Problem set:
**1.** The forum thread below on building a 256-bit mask calls @satSub several times. List every number passed to it as the last argument.
**2.** Answer from the forum thread below about building a 256-bit mask:
(a) What range of values does w cover?
(b) Why is the code written in Zig?
(c) What target does the reply at the end ask about?
**3.** Pick up the forum thread below about building a 256-bit mask from a uint64_t[4] array at the point where it stops.

-------- Supplied text

I have an array of uint64_t[4], and I need to generate a mask, such that the array, if it were a 256-bit integer, equals (1 << w) - 1, where w goes from 1 to 256.
The best thing I have come up with is branchless, but it takes MANY instructions. It is in Zig because Clang doesn't seem to expose llvm's saturating subtraction. http://localhost:10240/z/g8h1rV
Is there a better way to do this?
var mask: [4]u64 = undefined;
for (mask) |_, i|
mask[i] = 0xffffffffffffffff;
mask[3] ^= ((u64(1) << @intCast(u6, (inner % 64) + 1)) - 1) << @intCast(u6, 64 - (inner % 64));
mask[2] ^= ((u64(1) << @intCast(u6, (@satSub(u32, inner, 64) % 64) + 1)) - 1) << @intCast(u6, 64 - (inner % 64));
mask[1] ^= ((u64(1) << @intCast(u6, (@satSub(u32, inner, 128) % 64) + 1)) - 1) << @intCast(u6, 64 - (inner % 64));
mask[0] ^= ((u64(1) << @intCast(u6, (@satSub(u32, inner, 192) % 64) + 1)) - 1) << @intCast(u6, 64 - (inner % 64));
Are you targeting x86-64 with AVX2 for 256-bit vectors? I thought that was an interesting case to answer for.

----------------
-------- The data

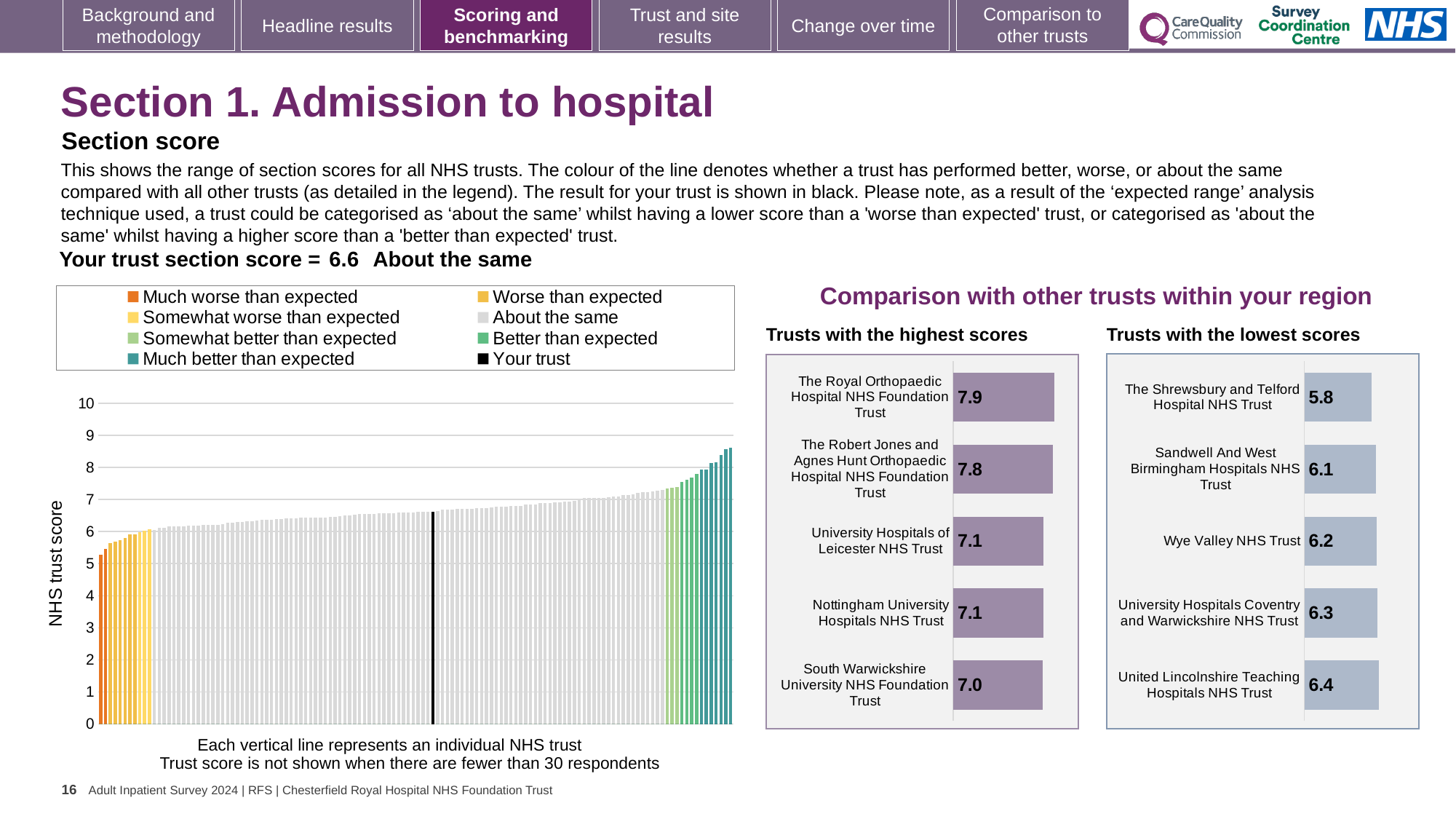
In the 'Trusts with the highest scores' chart, what is the difference between the scores of The Royal Orthopaedic Hospital NHS Foundation Trust and South Warwickshire University NHS Foundation Trust? 0.9 In the large chart of NHS trust scores on the left, what is the section score for your trust (the black line)? 6.6 In the 'Trusts with the lowest scores' chart, what is the difference between the scores of United Lincolnshire Teaching Hospitals NHS Trust and The Shrewsbury and Telford Hospital NHS Trust? 0.6 In the large chart of NHS trust scores on the left, do the values rise or fall from left to right? rise In the 'Trusts with the lowest scores' chart, what is the score for Wye Valley NHS Trust? 6.2 How many trusts are listed in the 'Trusts with the highest scores' chart? 5 In the 'Trusts with the lowest scores' chart, which trust has the highest score shown? United Lincolnshire Teaching Hospitals NHS Trust In the 'Trusts with the lowest scores' chart, which trust has the lowest score? The Shrewsbury and Telford Hospital NHS Trust How many entries does the legend of the large chart on the left list? 8 In the 'Trusts with the lowest scores' chart, which has the higher score: Sandwell And West Birmingham Hospitals NHS Trust or University Hospitals Coventry and Warwickshire NHS Trust? University Hospitals Coventry and Warwickshire NHS Trust In the 'Trusts with the highest scores' chart, which trust has the lowest score shown? South Warwickshire University NHS Foundation Trust In the 'Trusts with the highest scores' chart, what is the score for The Royal Orthopaedic Hospital NHS Foundation Trust? 7.9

----------------

Answers for the exercise:
**1.** 64, 128, 192

**2.**
(a) From 1 to 256.
(b) Clang doesn't seem to expose llvm's saturating subtraction.
(c) x86-64 with AVX2 for 256-bit vectors.

**3.**
If so, you can do this in a few instructions using saturating subtraction and a variable count shift.
x86 SIMD shifts like vpsrlvq
saturate the shift count, shifting all the bits out when the count is >= element width. Unlike integer shifts the shift count is masked (and thus wraps around).
For the lowest u64
element, starting with all-ones we need to leave it unmodified for bitpos
>= 64. Or for smaller bit positions, right-shift it by 64-bitpos
. Unsigned saturating subtraction looks like the way to go here, as you observed, to create a shift count of 0 for larger bitpos. But x86 only has SIMD saturating subtraction, and only for byte or word elements. But if we don't care about bitpos > 256, that's fine we can use 16-bit elements at the bottom of each u64, and let a 0-0
happen in the rest of the u64
.
Your code looks pretty overcomplicated, creating (1<<n) - 1
and XORing. I think it's a lot easier to just use a variable-count shift on the 0xFFFF...FF
elements directly.
I don't know Zig, so do whatever you have to to get it to emit asm like this. Hopefully this is useful because you tagged this assembly; should be easy to translate to intrinsics for C, or Zig if it has them.
default rel
section .rodata
shift_offsets: dw 64, 128, 192, 256 ; 16-bit elements, to be loaded with zero-extension to 64
section .text
pos_to_mask256:
vpmovzxwq ymm2, [shift_offsets] ; _mm256_set1_epi64x(256, 192, 128, 64)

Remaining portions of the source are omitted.